§ **ACTION ITEM**
Exactly the lines from the start of the data below through the line containing "Confucius say..." must be returned, and no others.

○ ○ ○ ○ ○ ○ ○

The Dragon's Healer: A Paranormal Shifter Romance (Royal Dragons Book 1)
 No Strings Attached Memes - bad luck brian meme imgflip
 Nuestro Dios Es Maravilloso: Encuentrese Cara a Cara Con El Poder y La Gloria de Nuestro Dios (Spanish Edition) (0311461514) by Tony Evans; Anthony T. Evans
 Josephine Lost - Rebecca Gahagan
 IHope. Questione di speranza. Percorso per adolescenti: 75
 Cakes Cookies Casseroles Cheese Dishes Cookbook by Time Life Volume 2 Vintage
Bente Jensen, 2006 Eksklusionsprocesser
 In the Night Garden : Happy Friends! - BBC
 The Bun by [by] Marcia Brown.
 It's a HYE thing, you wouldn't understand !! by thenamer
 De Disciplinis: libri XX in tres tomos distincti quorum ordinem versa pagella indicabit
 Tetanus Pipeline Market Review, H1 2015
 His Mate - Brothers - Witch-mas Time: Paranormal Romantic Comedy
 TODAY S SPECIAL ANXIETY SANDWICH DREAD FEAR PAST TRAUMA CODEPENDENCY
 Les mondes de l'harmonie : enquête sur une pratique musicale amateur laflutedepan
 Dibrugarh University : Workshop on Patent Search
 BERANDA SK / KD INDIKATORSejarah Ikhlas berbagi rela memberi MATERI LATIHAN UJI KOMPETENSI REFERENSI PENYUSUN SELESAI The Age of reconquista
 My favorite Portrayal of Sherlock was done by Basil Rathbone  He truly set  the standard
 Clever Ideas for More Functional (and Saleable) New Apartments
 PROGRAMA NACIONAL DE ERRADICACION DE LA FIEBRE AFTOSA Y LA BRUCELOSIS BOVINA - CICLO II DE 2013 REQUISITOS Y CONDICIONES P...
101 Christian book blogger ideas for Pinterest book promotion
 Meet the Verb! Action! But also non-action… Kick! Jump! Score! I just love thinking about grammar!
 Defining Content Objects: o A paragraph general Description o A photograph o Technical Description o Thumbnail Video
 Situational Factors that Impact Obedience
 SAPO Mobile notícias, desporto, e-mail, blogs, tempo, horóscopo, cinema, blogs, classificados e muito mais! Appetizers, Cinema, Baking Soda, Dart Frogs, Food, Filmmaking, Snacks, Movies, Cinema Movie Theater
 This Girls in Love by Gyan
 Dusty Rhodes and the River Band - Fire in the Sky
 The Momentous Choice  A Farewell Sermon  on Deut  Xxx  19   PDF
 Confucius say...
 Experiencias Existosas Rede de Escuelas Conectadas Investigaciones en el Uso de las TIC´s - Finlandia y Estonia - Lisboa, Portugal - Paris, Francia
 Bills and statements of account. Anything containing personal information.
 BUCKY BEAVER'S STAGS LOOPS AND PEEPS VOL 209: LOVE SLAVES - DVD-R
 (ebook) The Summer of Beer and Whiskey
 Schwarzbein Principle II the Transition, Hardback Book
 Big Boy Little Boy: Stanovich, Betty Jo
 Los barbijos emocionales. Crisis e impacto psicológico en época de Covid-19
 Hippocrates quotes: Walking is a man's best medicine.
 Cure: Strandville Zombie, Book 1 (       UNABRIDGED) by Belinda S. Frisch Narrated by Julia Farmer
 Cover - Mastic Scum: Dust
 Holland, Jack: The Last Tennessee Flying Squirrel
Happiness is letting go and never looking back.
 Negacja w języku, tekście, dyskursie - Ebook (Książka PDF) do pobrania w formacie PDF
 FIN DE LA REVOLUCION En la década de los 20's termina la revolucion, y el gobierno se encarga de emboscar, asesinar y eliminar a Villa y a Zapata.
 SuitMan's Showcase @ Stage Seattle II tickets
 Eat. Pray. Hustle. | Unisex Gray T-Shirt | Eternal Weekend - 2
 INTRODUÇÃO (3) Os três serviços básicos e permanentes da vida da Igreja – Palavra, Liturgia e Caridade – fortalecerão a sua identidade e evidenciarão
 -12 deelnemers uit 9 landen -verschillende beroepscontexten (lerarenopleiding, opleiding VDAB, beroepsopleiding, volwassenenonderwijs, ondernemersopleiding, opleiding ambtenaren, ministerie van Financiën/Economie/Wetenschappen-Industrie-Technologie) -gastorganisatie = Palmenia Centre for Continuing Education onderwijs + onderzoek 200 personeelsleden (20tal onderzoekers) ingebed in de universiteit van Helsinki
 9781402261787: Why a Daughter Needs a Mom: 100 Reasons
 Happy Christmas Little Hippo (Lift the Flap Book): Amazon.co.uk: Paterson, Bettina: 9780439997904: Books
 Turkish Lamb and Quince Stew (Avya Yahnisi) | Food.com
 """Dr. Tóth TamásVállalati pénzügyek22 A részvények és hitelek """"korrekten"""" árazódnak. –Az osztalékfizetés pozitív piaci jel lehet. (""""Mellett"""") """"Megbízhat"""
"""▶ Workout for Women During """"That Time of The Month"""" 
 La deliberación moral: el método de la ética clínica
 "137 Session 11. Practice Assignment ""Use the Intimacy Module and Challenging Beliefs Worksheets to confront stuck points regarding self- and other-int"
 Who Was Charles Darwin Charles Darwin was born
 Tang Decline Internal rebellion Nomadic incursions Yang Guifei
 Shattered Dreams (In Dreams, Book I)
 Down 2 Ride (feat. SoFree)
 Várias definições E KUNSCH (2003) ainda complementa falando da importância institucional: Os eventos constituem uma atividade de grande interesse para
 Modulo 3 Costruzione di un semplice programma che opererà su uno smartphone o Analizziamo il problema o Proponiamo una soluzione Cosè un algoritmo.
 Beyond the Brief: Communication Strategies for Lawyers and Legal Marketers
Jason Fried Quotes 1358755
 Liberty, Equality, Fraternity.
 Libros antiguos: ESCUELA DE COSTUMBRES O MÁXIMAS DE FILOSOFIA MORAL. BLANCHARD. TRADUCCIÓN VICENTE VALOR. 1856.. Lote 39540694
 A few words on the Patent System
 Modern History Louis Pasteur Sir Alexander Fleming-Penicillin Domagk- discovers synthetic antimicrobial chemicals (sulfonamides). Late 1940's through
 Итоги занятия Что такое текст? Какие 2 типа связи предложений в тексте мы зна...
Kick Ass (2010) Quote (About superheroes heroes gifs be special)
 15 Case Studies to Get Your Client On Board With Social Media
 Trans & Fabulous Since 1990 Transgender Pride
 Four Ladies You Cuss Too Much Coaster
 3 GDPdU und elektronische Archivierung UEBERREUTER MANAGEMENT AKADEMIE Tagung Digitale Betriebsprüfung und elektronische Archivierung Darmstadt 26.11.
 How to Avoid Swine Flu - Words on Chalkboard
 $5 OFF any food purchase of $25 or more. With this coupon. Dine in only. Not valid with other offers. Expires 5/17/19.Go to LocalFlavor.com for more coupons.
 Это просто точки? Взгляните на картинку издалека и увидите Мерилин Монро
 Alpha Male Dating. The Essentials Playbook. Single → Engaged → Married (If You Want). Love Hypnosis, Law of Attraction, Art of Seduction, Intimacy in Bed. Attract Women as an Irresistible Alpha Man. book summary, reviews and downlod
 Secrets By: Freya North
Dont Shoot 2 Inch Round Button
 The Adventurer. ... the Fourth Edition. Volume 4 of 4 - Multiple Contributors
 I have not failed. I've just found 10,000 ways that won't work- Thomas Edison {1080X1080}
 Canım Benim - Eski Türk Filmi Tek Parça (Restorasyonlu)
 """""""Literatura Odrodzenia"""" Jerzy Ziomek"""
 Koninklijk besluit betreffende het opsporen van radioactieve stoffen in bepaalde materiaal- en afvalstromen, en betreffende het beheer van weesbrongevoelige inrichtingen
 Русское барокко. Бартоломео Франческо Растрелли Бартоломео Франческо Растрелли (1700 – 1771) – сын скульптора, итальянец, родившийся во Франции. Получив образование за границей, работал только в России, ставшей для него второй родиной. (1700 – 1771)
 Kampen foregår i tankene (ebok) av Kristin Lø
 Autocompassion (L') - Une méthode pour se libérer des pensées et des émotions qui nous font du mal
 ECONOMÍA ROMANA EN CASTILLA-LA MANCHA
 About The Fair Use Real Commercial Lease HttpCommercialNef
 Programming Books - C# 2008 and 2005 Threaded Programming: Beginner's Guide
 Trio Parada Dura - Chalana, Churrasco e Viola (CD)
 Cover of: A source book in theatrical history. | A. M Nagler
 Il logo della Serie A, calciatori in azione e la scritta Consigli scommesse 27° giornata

○ ○ ○ ○ ○ ○ ○

§ **RESULT FOR THIS TASK**
The Dragon's Healer: A Paranormal Shifter Romance (Royal Dragons Book 1)
 No Strings Attached Memes - bad luck brian meme imgflip
 Nuestro Dios Es Maravilloso: Encuentrese Cara a Cara Con El Poder y La Gloria de Nuestro Dios (Spanish Edition) (0311461514) by Tony Evans; Anthony T. Evans
 Josephine Lost - Rebecca Gahagan
 IHope. Questione di speranza. Percorso per adolescenti: 75
 Cakes Cookies Casseroles Cheese Dishes Cookbook by Time Life Volume 2 Vintage
Bente Jensen, 2006 Eksklusionsprocesser
 In the Night Garden : Happy Friends! - BBC
 The Bun by [by] Marcia Brown.
 It's a HYE thing, you wouldn't understand !! by thenamer
 De Disciplinis: libri XX in tres tomos distincti quorum ordinem versa pagella indicabit
 Tetanus Pipeline Market Review, H1 2015
 His Mate - Brothers - Witch-mas Time: Paranormal Romantic Comedy
 TODAY S SPECIAL ANXIETY SANDWICH DREAD FEAR PAST TRAUMA CODEPENDENCY
 Les mondes de l'harmonie : enquête sur une pratique musicale amateur laflutedepan
 Dibrugarh University : Workshop on Patent Search
 BERANDA SK / KD INDIKATORSejarah Ikhlas berbagi rela memberi MATERI LATIHAN UJI KOMPETENSI REFERENSI PENYUSUN SELESAI The Age of reconquista
 My favorite Portrayal of Sherlock was done by Basil Rathbone  He truly set  the standard
 Clever Ideas for More Functional (and Saleable) New Apartments
 PROGRAMA NACIONAL DE ERRADICACION DE LA FIEBRE AFTOSA Y LA BRUCELOSIS BOVINA - CICLO II DE 2013 REQUISITOS Y CONDICIONES P...
101 Christian book blogger ideas for Pinterest book promotion
 Meet the Verb! Action! But also non-action… Kick! Jump! Score! I just love thinking about grammar!
 Defining Content Objects: o A paragraph general Description o A photograph o Technical Description o Thumbnail Video
 Situational Factors that Impact Obedience
 SAPO Mobile notícias, desporto, e-mail, blogs, tempo, horóscopo, cinema, blogs, classificados e muito mais! Appetizers, Cinema, Baking Soda, Dart Frogs, Food, Filmmaking, Snacks, Movies, Cinema Movie Theater
 This Girls in Love by Gyan
 Dusty Rhodes and the River Band - Fire in the Sky
 The Momentous Choice  A Farewell Sermon  on Deut  Xxx  19   PDF
 Confucius say...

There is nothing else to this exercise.